#### Section du texte ####

La Chanson de Roland/Léon Gautier/Édition critique/1872/Introduction/Esthétique

De Wicri Chanson de Roland

De l’auteur de la chanson de Roland


X. — un chapitre d’esthétique. — de la beauté du roland


Quel que soit l’auteur, quelle que soit la date du Roland, en quelque lieu que cette rude épopée ait été chantée pour la première fois, c’est une œuvre qui porte le cachet de la Beauté. Le devoir du critique est de s’arrêter devant elle et de l’admirer.

#### Données affichées ####

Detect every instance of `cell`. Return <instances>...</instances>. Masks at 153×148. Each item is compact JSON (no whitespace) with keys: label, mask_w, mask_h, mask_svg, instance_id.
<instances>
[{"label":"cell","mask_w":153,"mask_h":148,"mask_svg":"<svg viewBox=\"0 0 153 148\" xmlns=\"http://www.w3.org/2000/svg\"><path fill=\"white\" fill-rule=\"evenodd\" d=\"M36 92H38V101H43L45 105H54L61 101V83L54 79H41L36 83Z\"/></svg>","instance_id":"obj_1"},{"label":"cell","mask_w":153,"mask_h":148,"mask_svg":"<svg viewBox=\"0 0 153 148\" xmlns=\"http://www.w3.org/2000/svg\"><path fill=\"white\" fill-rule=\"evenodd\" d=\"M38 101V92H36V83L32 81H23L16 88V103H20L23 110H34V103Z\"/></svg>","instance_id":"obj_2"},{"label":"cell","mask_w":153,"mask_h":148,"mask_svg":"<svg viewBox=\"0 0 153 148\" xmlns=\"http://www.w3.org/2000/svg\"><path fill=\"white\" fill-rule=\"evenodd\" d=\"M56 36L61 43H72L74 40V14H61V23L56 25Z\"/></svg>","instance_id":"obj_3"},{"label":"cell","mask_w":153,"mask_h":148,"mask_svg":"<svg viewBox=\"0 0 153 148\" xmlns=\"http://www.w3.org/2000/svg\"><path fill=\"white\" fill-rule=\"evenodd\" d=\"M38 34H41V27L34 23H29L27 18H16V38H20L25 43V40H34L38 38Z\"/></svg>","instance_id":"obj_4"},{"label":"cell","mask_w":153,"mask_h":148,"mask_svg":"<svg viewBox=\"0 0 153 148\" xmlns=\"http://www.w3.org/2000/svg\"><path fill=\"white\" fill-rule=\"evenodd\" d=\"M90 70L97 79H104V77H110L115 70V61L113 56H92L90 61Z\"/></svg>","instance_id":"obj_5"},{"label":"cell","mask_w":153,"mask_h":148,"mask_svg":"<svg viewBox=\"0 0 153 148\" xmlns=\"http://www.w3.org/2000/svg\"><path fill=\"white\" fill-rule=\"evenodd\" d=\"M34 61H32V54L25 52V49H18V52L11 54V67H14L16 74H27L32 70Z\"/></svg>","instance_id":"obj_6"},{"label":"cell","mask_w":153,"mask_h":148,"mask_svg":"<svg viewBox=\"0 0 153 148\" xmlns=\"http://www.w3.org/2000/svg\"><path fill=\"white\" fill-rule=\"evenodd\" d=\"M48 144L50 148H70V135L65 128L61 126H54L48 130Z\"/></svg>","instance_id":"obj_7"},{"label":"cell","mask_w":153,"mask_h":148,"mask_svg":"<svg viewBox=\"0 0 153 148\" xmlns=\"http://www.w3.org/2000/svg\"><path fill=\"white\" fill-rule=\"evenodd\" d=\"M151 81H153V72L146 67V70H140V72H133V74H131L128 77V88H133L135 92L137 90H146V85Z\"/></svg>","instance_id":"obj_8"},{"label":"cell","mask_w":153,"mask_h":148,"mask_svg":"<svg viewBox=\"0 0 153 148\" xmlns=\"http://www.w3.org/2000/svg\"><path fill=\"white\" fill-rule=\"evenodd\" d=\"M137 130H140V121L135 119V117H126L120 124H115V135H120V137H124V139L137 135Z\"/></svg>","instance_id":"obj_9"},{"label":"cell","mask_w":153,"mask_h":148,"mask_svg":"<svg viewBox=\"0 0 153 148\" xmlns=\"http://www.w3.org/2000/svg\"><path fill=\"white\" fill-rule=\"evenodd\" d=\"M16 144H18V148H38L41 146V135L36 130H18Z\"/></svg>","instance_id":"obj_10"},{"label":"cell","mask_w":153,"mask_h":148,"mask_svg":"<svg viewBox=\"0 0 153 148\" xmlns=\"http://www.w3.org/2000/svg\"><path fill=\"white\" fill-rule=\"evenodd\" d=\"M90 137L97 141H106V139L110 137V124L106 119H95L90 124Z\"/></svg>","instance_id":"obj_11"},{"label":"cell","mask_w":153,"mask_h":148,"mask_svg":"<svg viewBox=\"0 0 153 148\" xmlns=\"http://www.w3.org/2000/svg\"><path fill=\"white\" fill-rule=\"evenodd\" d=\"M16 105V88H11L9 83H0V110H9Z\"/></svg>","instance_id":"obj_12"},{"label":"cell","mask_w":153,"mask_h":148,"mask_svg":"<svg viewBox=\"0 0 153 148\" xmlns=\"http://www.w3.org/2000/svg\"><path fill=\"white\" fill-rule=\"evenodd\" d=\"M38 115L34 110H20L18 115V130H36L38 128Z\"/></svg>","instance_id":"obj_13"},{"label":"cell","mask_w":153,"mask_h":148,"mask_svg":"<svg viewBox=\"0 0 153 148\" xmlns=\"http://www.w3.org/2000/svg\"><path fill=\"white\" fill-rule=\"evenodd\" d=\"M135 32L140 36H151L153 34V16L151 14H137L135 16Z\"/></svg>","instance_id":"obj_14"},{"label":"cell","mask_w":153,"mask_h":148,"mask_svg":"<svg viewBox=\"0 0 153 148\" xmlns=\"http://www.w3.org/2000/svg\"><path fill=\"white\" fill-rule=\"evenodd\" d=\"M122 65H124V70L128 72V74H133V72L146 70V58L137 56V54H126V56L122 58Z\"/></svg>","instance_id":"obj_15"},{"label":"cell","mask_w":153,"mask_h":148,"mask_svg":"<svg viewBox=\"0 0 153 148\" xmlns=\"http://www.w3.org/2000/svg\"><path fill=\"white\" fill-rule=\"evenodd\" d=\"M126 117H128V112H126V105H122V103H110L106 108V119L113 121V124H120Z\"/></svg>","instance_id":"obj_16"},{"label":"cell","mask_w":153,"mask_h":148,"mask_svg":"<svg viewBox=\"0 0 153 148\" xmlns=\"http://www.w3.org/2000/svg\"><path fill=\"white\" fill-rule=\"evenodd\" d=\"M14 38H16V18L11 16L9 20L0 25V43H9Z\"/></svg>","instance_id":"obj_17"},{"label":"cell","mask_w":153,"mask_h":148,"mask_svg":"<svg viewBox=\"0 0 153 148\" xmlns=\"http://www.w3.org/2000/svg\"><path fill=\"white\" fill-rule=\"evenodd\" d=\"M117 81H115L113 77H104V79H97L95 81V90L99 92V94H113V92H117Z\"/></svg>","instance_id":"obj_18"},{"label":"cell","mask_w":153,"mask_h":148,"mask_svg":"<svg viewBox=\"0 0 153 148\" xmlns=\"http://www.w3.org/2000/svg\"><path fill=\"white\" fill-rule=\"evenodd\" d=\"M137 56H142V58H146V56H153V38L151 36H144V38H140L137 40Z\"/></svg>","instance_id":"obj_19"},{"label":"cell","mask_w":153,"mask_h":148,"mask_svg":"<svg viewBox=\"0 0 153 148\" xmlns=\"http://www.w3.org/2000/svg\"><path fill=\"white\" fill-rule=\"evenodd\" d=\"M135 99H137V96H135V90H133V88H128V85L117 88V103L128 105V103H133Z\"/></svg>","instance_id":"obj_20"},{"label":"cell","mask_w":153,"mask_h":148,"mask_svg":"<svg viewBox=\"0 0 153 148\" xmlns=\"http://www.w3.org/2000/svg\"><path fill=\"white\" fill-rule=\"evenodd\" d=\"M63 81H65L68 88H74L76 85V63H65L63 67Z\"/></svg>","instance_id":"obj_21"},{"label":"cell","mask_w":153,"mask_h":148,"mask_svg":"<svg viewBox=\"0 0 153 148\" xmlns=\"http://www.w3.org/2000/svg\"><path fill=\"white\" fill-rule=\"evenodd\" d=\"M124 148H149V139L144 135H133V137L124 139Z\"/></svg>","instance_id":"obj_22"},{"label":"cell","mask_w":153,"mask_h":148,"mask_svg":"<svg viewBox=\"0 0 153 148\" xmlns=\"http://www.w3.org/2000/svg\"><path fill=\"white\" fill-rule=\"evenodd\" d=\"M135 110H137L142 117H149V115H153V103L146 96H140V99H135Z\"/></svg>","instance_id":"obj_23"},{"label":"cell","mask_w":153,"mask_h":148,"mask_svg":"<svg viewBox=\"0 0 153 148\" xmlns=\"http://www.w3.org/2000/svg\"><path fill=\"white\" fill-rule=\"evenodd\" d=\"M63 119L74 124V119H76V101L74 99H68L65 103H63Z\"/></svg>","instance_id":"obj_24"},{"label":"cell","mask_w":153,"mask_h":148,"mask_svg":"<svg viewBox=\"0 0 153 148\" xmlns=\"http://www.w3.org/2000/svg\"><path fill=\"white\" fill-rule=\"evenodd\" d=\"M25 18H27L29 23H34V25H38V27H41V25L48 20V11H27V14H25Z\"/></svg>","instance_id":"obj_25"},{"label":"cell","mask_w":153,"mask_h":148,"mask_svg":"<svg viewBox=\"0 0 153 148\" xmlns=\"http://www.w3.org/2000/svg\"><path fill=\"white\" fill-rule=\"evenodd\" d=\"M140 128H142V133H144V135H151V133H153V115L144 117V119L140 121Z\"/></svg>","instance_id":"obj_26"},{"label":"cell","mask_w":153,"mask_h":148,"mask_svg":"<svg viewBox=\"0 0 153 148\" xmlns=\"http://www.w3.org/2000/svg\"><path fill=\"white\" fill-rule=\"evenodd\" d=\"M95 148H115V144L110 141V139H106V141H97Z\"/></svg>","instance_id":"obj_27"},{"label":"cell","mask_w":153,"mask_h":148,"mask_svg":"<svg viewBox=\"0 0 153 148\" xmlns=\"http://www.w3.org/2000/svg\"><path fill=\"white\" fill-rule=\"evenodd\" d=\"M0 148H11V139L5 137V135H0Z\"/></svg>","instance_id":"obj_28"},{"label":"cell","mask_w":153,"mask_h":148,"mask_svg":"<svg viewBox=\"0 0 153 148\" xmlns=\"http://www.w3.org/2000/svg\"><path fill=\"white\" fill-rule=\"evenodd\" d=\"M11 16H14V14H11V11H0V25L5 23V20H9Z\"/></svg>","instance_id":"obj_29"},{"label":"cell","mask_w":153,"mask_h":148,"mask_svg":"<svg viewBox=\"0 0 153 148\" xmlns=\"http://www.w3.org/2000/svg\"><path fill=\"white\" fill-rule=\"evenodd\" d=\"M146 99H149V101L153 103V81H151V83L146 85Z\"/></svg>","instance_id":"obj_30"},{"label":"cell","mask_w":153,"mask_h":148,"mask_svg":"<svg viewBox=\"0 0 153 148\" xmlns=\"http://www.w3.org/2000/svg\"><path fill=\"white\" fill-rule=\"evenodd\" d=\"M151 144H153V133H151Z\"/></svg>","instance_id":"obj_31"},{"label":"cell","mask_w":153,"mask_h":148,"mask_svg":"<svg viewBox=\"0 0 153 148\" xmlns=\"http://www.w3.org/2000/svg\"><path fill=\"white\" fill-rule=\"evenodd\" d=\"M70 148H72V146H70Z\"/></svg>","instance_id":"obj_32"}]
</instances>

####

Tâches et exercices »
1. Reprenez mot pour mot le passage sur la beauté du Roland, en commençant à « De Wicri Chanson » et en terminant à « et de l’admirer. ».
2. Résumez en deux phrases le passage sur la beauté du Roland.
Les données n'ont aucun rôle dans ce travail.

Résultats »
1.
De Wicri Chanson de Roland

De l’auteur de la chanson de Roland


X. — un chapitre d’esthétique. — de la beauté du roland


Quel que soit l’auteur, quelle que soit la date du Roland, en quelque lieu que cette rude épopée ait été chantée pour la première fois, c’est une œuvre qui porte le cachet de la Beauté. Le devoir du critique est de s’arrêter devant elle et de l’admirer.

2. Quels que soient son auteur, sa date et le lieu où il fut chanté pour la première fois, le Roland est une œuvre qui porte le cachet de la Beauté. Le critique a le devoir de s'arrêter devant elle et de l'admirer.